“No” is a full sentence
- Global, South Africa
- Company disposal, Entrepreneurship, Management, Shareholder exit, Systems, Value creation
- May 29, 2020
Many make the mistake of thinking that strategy is an esoteric concept, found only in presentations and the agenda of “yet another meeting”.
We can hardly blame them for feeling this way.
The thought of a “strategy offsite” conjures up images of questionable coffee and impractical hotel venues with diet-ruining lunches. The day only gets worse, offering the prospect of a forced dinner with your colleagues instead of your family, all while pretending that “this year, it will be different”.
This isn’t a failure of strategy as a concept, but rather the result of strategy being poorly conceived.
Lift your head
If you think that strategy should only be discussed once a year in a cramped conference venue, then you’ve missed the point.

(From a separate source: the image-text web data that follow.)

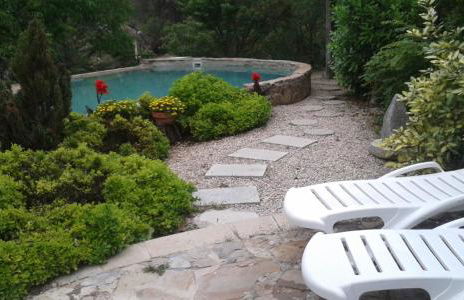 La Casita con piscina privada de tres dormitorios - Photo 64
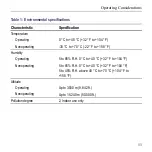 Preview for 13 page of Tektronix THDP0100 Installation And Safety Instructions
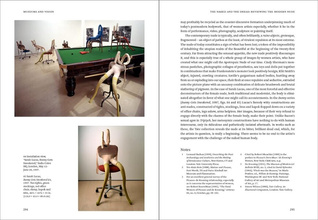 Making it Modern : Essays on the Art of the Now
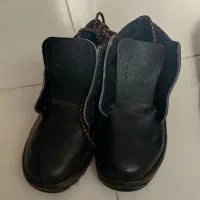 کفش کار|کیف، کفش، کمربند|یزد, |دیوار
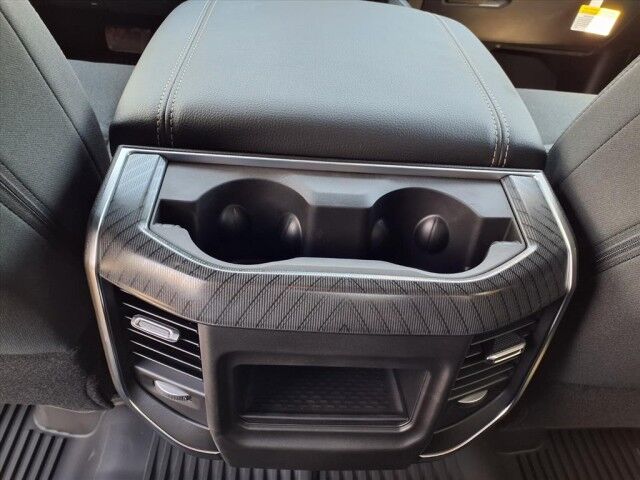 2025 Ram 2500 Lone Star Burnet TX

Your strategy is the aggregate of the tactical moves you make as an organization every day. Like a school of fish swimming together, the actions of many create the direction of the whole.
The modern economy and the blessing (curse?) of constant connectivity means that industries are more competitive than ever before.
When your working life feels like you’re stuck in a washing machine, being thrown around inside with little chance of escape until the weekend (if you’re lucky), it becomes incredibly difficult to lift your head. Too much time is spent asking “how” instead of “why”.
What sets top executives and companies apart?
Top entrepreneurs and executives free themselves up to ask the right questions.
Systems are built to create efficiencies. Managers are hired and empowered to make decisions. Clients are actively managed and unprofitable work is turned away.
The alternative, which will be painfully familiar to many, is a company where strategic people are caught up in operational issues. Instead of doing corporate development, they are managing crises. Managers either aren’t competent or empowered to deal with the issues. Systems are inadequate.
Stephen Covey explores this concept in “The 7 Habits of Highly Effective People” with his Urgent Important Matrix. Leaders should focus on important work that isn’t urgent, but instead they get sucked in on urgent problems (not all of which are important).
This pain is normal. It’s a growing pain. For some though, it’s a forever pain. If you hope to one day sell the company as a legacy business capable of flourishing without you, you need to build it in a way that makes you redundant.
It takes incredible discipline, but the rewards are worth it.
The path to redundancy is paved with saying “no”
I once had a manager who taught me that “no” is a full sentence. It doesn’t always need to be justified. Saying “no” is part of building respect and trust.
Conversely, saying “yes” to everything is a slippery slope.
Firstly, just because something increases your revenue doesn’t mean you should take it on. Companies need profits, not just revenues.
Your business systems need to allow you to measure your profitability properly. Without a clear view of client or product profitability, you can’t prioritise your time and become redundant.
Secondly, if you take on too many strategic projects at once, you risk making simultaneous mistakes.
Investors value focus and clarity, not broad promises and vagaries. It’s better to deliver on a concise pipeline of strategic projects than to miss targets across a wide range of initiatives.
Empower yourself to say “no”
Each time you say “no”, especially in the beginning, it’s going to feel like a kick in the gut. You didn’t make it this far in life by walking away from things, right?
Making these decisions is easier with proper data and structured thinking. If you can clearly see why no is the right answer, you sleep easier at night. The toughest decisions are those clouded in uncertainty. Strategy is an art, not a science.
To free up your time, you need the right people in the right seats and they need to feel empowered to make decisions. You need to develop them and trust them. They will become more marketable as they grow, but with the right environment around them, they will want to stay.
In every decision you make, consider whether the path you are taking is improving or weakening your prospects of eventual redundancy.
Companies sell on a multiple of annual revenue or earnings, so building the business properly and one day selling it is the right way to extract the full economic value of your efforts.
The alternative is to stay stuck in the washing machine, never asking “why” or saying “no” to anything.